13 Naqariona (lutego) 1374 roku, karczma „Kufel i Kości”, Illtrium, Mała Vanthia
Bo czym są Wielkie Swaty?
Czym jest to święto miłości obchodzone corocznie 15 Naqariona w całym Imperium i innych krajach naszej, tak bogatej w różne rasy, kultury i obyczaje krainy? Święto ponoć sięgające korzeni zwyczajów ludowych, do tego najpewniej zapożyczonych z kultury krasnoludzkiej za pośrednictwem Niziołków... Podpatrzone przez Ludzi i przez nich rozpowszechnione przybrało wiele barw i tych dla niższych, jak i tych dla wyższych klas. Każda warstwa społeczna znalazła swój unikalny sposób, by wyrazić swoje uczucia względem ukochanej osoby.
Euzebiusz*, właściciel cieszącej się dobrą reputacją i opinią mieszkańców Illtrium karczmy „Kufel i Kości”, postanowił przygotować coś dla swoich gości. Szczególnie o tej porze roku, karczmarz odczuwał coraz bardziej brak swojej żony, Petroneli. Uznał, że skoro sam nie zamierza szukać nowej miłości, może pomóc w tym innym.
Bal Wielkich Swatów został więc ogłoszony. Miał odbyć się 13 Naqariona 1373 roku w Sali Perłowej karczmy „Kufel i Kości”. Zwykle ta część karczmy była dostępna jedynie dla wyższych sfer. Tego dnia Euzebiusz postanowił otworzyć drzwi Sali Perłowej dla wszystkich, którzy mieli pojawić się na Balu. Wymagany był odpowiedni ubiór, a sama Sala została przystrojona czerwienią. Kanapy i fotele zmieniły kolor na gorący szkarłat, stoły pokryły się słodkimi czekoladkami z alkoholem, drewnianymi pudełkami z ciastkami kremowymi i pączkami. Bukiety róż i innych kwiatów zapełniały każdy kąt i stolik, wypełniając karczmę przyjemnym, wiosennym aromatem. Klawikord przysunięto do szynkwasu, kilka stołów odsunięto, by zrobić miejsce dla grajków i dla par tańczących. Na tej części parkietu zostało jakby wyczarowane wielkie, bladoróżowe serce. Czy potrzeba było większej zachęty, by goście poszli w tany na tak pięknie przygotowanym miejscu do tańca?

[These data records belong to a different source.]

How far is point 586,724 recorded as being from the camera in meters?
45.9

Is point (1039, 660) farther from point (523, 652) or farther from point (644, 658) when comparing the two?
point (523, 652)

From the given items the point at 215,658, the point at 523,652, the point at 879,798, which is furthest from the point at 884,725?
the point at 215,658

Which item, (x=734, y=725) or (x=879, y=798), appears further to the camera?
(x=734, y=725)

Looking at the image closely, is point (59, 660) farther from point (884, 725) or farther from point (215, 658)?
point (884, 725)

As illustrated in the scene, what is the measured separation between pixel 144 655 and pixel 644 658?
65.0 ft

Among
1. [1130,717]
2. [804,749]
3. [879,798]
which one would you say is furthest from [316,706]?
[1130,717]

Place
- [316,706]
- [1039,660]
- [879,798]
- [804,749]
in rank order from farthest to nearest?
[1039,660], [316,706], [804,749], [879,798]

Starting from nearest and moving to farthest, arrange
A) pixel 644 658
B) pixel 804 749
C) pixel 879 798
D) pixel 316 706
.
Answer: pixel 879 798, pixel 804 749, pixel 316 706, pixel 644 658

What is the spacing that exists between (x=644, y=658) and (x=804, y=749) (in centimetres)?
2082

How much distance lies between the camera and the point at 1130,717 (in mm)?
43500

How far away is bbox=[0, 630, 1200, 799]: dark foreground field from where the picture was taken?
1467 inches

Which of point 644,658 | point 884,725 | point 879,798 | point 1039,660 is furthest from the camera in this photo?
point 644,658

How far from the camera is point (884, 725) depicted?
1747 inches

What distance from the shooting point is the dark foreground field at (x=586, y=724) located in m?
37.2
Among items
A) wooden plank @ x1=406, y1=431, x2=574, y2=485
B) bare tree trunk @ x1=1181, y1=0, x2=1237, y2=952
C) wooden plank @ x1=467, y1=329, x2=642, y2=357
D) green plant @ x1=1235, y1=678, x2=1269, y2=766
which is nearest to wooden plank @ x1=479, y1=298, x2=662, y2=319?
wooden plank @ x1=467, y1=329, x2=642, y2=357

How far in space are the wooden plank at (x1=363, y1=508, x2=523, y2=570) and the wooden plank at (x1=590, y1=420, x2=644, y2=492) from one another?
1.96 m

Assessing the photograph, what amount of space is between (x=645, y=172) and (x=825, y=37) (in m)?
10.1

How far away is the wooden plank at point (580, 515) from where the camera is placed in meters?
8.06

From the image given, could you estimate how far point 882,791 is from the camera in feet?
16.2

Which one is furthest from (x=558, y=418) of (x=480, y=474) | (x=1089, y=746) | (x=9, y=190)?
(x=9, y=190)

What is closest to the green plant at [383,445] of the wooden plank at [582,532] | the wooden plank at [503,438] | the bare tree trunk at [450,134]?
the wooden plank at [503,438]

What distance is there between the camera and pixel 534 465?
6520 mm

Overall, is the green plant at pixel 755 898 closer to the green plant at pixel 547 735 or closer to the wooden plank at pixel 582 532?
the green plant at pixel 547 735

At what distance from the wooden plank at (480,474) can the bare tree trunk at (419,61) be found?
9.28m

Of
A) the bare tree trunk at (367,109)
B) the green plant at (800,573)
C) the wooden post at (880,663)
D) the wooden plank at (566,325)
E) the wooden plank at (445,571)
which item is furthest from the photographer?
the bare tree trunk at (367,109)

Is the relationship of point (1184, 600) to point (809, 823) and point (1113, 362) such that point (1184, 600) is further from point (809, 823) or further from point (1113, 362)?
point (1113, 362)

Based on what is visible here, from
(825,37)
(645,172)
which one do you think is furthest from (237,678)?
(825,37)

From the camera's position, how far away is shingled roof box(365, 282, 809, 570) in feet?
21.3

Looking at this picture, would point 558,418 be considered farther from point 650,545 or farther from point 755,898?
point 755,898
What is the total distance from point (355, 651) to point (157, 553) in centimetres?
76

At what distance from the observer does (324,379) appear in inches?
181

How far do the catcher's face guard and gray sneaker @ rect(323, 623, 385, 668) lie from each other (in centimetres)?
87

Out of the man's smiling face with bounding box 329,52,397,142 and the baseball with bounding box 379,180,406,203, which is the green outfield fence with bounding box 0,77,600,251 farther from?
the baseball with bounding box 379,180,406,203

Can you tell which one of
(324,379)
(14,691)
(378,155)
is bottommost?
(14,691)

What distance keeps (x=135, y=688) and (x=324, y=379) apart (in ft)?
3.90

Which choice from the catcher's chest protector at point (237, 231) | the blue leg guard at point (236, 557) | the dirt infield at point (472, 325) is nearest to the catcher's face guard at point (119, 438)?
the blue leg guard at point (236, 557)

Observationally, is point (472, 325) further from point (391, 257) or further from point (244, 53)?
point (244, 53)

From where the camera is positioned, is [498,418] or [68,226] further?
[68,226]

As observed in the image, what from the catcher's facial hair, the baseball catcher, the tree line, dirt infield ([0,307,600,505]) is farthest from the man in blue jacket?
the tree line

Motywem przewodnim Balu miały być listy miłosne.
Zgodnie z przykładem legendarnego dziewczęcia, zwanego Valenthyną, która chciała zwrócić na siebie uwagę pewnego księcia, listy miłosne stały się tradycją święta miłości.
Listy te mogą być wykonywane z najróżniejszych materiałów i dodatków. Wśród bardziej zamożnych warstw społecznych, nacisk był na te ekskluzywne. Od najdroższych i najbardziej luksusowych pergaminów, atramentów wykorzystywanych do starannej kaligrafii wypływającej z pysznych piór, spryskiwanych później kuszącymi perfumami, które miały mamić zmysły i dawać słodką obietnicę upojnych chwil lub głębokiego uczucia... Biedniejsi wykorzystywali suszone kwiaty, słodkie, małe wypieki, wstążki, ręcznie robione ozdoby, aromatycznie pachnące zioła, które miały pokazać ukochanej osobie wkład, jaki luba lub luby włożył w stworzenie listu miłosnego. Mówi się, że niektóre i czasem te pierwsze listy miłosne, zostawały z osobą nimi obdarowaną aż do śmierci, kiedy wnukom snuto opowieści o miłości i dawano przykład, przy tym przekazując tradycje kolejnym pokoleniom.
Największa zabawa ponoć odbywała się w czasie poszukiwania listu. To, co się stworzyło, należało schować, by adresat miał znaleźć. Znana była metoda podpowiedzi jak „ciepło, zimno”. Wszystko odbywało się w otoczce niecierpliwości, podniecenia i adrenaliny czasem, jeśli sytuacja na to pozwalała. Co po niektórzy mieli głupkowate i ekstremalne pomysły na miejsca schowania swoich listów. Jakie? Spytajcie swoich rodziców lub dziadków. Może oni podzielą się z Wami tymi opowieściami!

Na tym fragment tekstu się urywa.